AI agents are good at generating those scenarios. Humans are still needed to decide which ones matter most.
Why SEO Gets Better When You Stop Chasing SEO
The worst reaction to AI content saturation is to produce more pages because keywords exist. That strategy creates exactly the kind of low-value scaled output search systems are trying to avoid.
The better strategy is simpler and harder: make the page useful enough that a real reader would be satisfied after reading it.
A page built for humans and search engines should have:
- a clear title that matches the real topic,
- a direct answer to the reader's problem,
- examples that are not copied from everyone else,
- sources for factual claims,
- internal links where they genuinely help,
- headings that make the structure legible,
- enough depth to satisfy the query,
- enough restraint to avoid wasting the reader's time.
Clear definitions, specific examples, named concepts, and well-structured arguments also make the page easier for other people to cite, summarize, and return to. Vague paragraphs that circle the same point do not travel well.
Search does not need you to sound more like a content machine. It needs you to be easier to trust.
A Small Team Policy That Actually Works
If a team wants to use AI agents without producing slop, start with a working agreement small enough to follow.
| Rule | Practical meaning |
|---|---|
| No unowned output | Every published artifact has a human owner. |
| No source-free factual claims | Dates, numbers, legal claims, medical claims, financial claims, and public claims need evidence. |
| No direct publish from generation | AI output goes through review before it reaches users. |
| No hidden uncertainty | If the system is unsure, the output should say so or route to a human. |
| No fake personalization | Do not pretend to know the user if the system does not know them. |
| No silent tool actions | Agents that change data, send messages, or publish content need permissions, logs, and rollback paths. |
| No quality theater | A checklist is only useful if it blocks bad work. |
You can encode these as input guardrails, output guardrails, tool guardrails, approval steps, evals, checklists, or review workflows. The mechanism depends on the system. The principle is stable: the workflow should make careless output harder to ship.
The Anti-Slop Checklist
Before publishing or shipping AI-assisted work, ask these questions in the open. The first six map to the six gates above. The seventh is the ownership test that decides whether the work is ready to leave your hands.
- Purpose: Can I explain who this is for in one sentence?
- Promise: Does the output fulfill the title, subject line, or feature promise?
- Evidence: Are factual claims sourced, tested, or clearly based on first-hand experience?
- Specificity: Did I include examples concrete enough that a reader can apply them?
- Critique: Did I ask what is weak, repetitive, unsupported, or generic?
- Verification: Did I check links, numbers, names, dates, code paths, or UX states?
- Ownership: Would I put my name on this without blaming the model later?
If the answer to the last question is no, the work is not ready.
Continue Reading
These pieces extend the workflow side of the argument:
- Stop Planning Everything. Start Writing Agent Skills. explains how to turn repeated standards into reusable agent context instead of re-prompting every time.
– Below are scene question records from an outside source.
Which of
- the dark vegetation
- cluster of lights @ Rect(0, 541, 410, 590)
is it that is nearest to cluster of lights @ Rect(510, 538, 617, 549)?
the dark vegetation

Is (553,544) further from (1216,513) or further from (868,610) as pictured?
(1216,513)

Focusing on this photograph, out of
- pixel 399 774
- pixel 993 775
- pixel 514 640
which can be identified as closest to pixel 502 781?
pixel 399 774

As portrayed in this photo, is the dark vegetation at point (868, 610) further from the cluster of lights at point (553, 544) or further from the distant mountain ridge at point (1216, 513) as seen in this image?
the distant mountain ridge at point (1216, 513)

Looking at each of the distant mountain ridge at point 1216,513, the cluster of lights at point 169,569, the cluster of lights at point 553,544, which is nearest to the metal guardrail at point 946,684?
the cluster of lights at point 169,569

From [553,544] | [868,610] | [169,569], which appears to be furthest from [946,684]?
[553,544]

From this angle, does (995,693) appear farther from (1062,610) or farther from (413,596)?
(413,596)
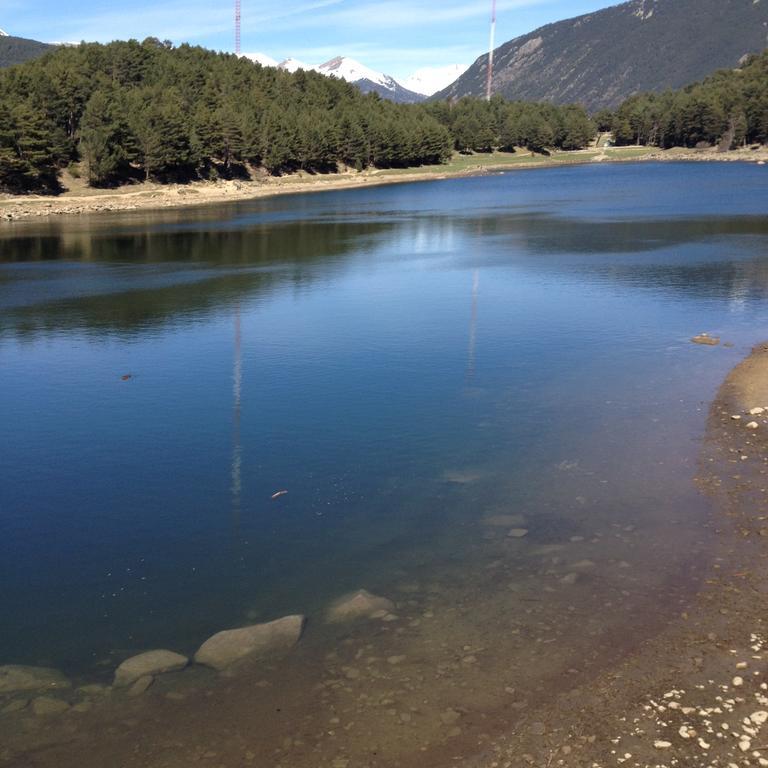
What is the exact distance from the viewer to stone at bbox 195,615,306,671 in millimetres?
13945

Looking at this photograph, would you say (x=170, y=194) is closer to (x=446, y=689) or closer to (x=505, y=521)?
(x=505, y=521)

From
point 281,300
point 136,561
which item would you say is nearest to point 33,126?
point 281,300

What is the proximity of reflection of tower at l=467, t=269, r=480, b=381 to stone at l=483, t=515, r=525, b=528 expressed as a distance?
1213 cm

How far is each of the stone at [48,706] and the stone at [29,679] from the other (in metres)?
0.30

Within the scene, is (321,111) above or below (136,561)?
above

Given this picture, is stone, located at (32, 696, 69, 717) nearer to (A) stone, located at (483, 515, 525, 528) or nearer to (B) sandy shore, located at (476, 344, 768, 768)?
(B) sandy shore, located at (476, 344, 768, 768)

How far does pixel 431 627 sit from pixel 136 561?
680 cm

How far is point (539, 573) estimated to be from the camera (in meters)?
16.3

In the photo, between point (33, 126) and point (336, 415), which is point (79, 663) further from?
point (33, 126)

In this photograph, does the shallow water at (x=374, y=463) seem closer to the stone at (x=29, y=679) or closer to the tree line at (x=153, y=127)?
the stone at (x=29, y=679)

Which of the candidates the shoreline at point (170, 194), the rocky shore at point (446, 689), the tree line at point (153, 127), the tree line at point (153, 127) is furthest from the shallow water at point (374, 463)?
the tree line at point (153, 127)

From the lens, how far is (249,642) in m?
14.3

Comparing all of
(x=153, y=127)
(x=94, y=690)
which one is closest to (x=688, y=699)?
(x=94, y=690)

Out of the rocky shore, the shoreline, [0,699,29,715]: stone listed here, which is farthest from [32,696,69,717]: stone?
the shoreline
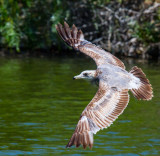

- AI Agents Need Better Outputs Than Markdown explains why high-quality agent work often needs artifacts, diagrams, and interfaces, not just text.
- Build a Production-Ready AI Agent in Python shows the agent loop, tool calling, and reliability patterns behind systems that can survive real use.
What To Do On Monday
Pick one piece of AI-assisted work this week before it ships: a post, product page, feature, support flow, sales email, report, or code change.
Run it through the six gates and the ownership test above. Do not make the process grand. Just make it real. Ask one agent to critique it, one agent to verify it, and one human to decide whether it deserves to go out.
That is the new quality bar.
Not more output.
Better ownership of the output we already know how to generate.